Source data:
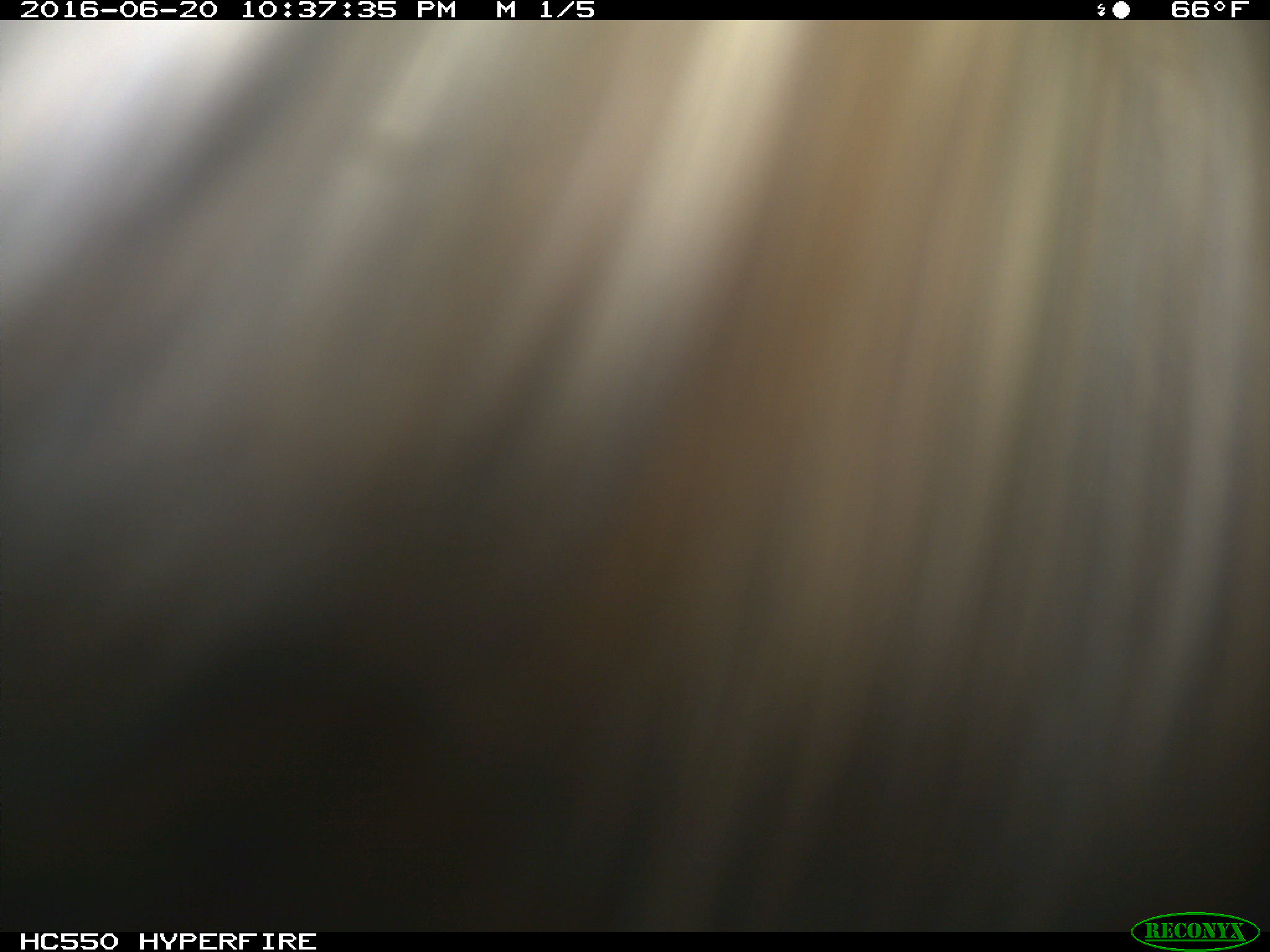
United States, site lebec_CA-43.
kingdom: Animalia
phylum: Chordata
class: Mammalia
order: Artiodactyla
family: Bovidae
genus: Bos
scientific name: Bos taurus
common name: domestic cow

---

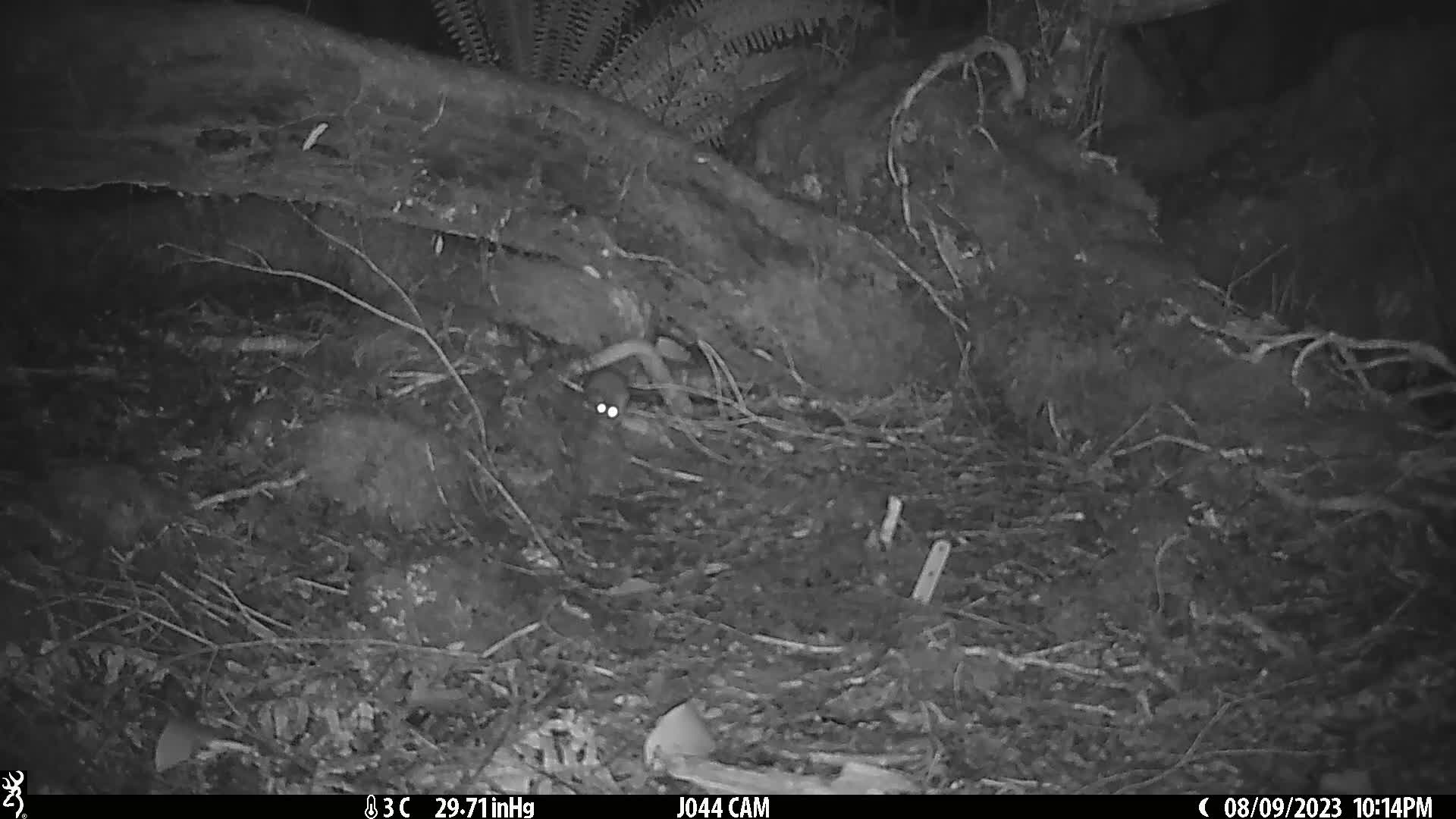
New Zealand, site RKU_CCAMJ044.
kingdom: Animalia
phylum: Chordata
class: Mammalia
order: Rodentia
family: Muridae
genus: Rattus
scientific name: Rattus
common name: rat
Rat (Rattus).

* * *

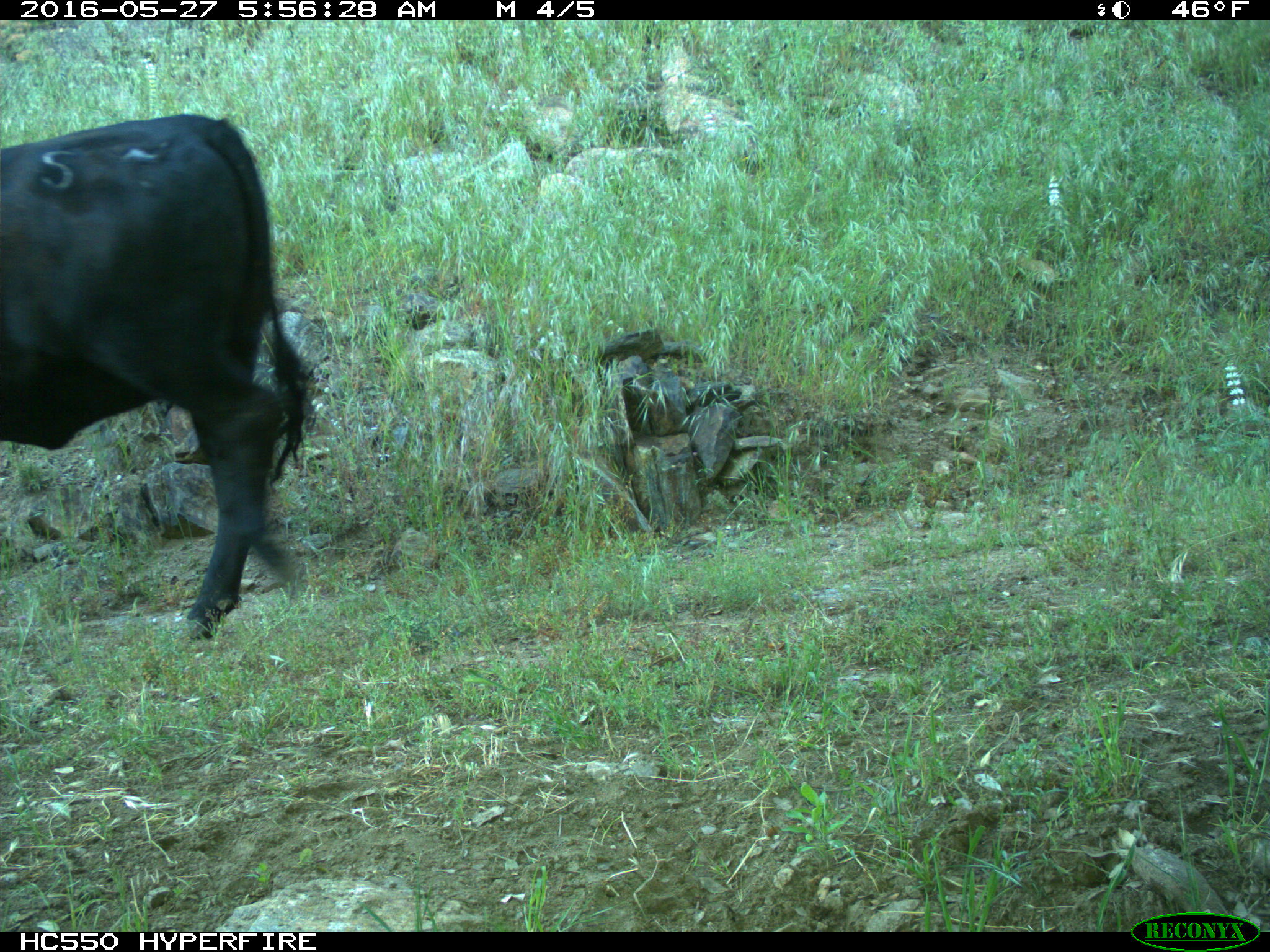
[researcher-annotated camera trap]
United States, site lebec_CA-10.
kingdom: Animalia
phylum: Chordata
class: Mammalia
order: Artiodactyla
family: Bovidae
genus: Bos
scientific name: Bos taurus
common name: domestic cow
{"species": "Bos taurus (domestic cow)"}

__YOUR GOAL__. Some of the data mentions "site". Copy every line where it does.

__OUTPUT FOR THIS TASK__.
United States, site lebec_CA-43.
New Zealand, site RKU_CCAMJ044.
United States, site lebec_CA-10.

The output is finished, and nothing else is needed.